Well it’s done now, for better or worse. There’s no going back.
I have to admit to a degree of trepidation each year when the third week of August comes around and it is time to prune my Suntan apple. It has to be done; in a garden the size of mine there is no question of allowing it to grow unchecked. So I have a quick look at the RHS website to remind myself what I should be doing and then get stuck in.
Three leaves above the basal cluster for laterals, one leaf above the basal cluster for sub-laterals. Clear enough.
No it isn’t! There is no line marked on a shoot to say “the basal cluster ends here”. There is no clear difference between laterals and sub-laterals. In truth it doesn’t matter that much. I know that now because I have been through this for four years now and the tree flowers beautifully. I don’t get a lot of fruit, but that is not because of my pruning.
The first pass is from the ground, cutting everything I can reach. It’s not a great deal, perhaps a third. Then out comes the stepladder, from which I can just about reach the rest. I end up with a fair sized pile of prunings on the floor.
Those prunings represent reduced leaf area, which translates to reduced vigour in the tree, favouring production of flowers rather than growth. I live in Cornwall and our climate certainly encourages lots of growth, so there is an element of compensating for that in what I do. The timing is important, doing it now should mean little or no new growth before the tree drops its leaves and goes dormant. Doing it later reduces the effectiveness of the treatment.
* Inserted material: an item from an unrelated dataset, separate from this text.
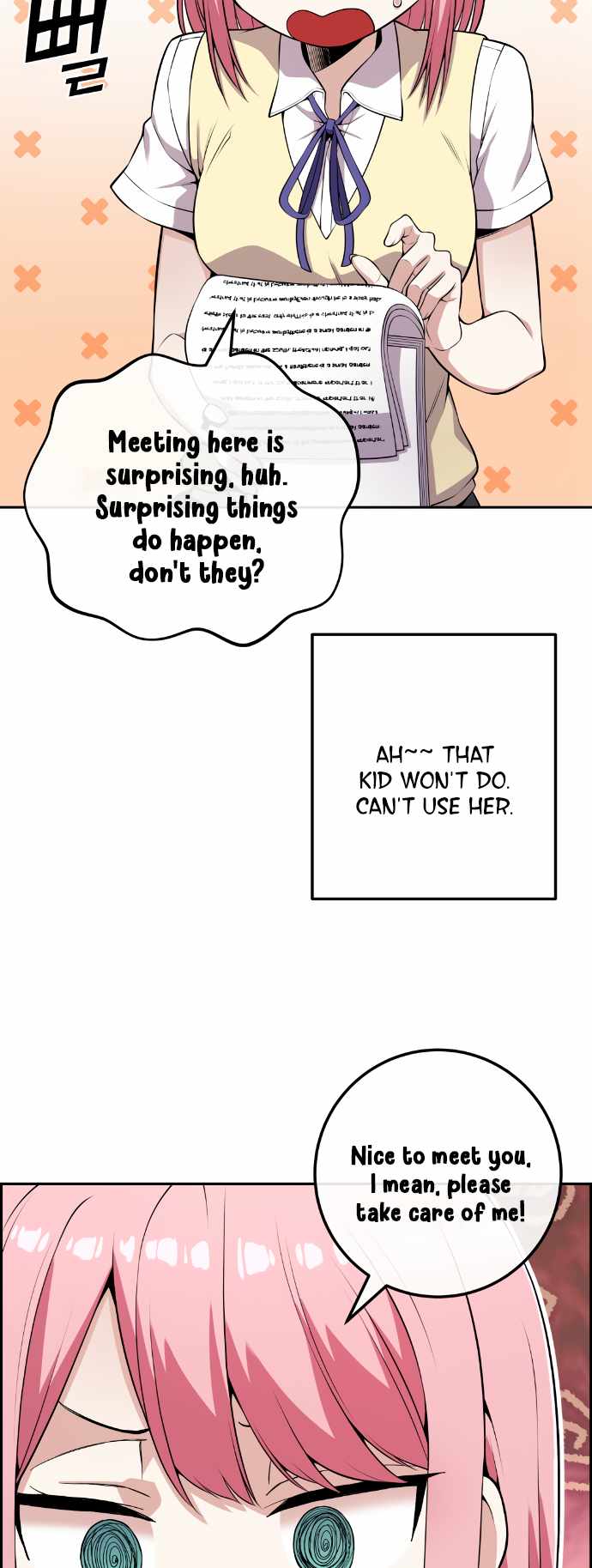 Webtoon Character Na Kang Lim Chapter 70 16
The lack of fruit is down to poor pollination. Suntan is a late flowerer and Until last winter I had nothing flowering at the same time. I have now planted Newton Wonder and Lanes Prince Albert, which should in time rectify the situation, as well as providing me with cooking apples. Those I shall try and grow as spindle trees, curtailing vigour by tying down their laterals. I shall also graft a few bits onto my “family” tree, which is behind Suntan in the picture, and possibly onto Suntan itself. Then if they grow too big I can get rid of them.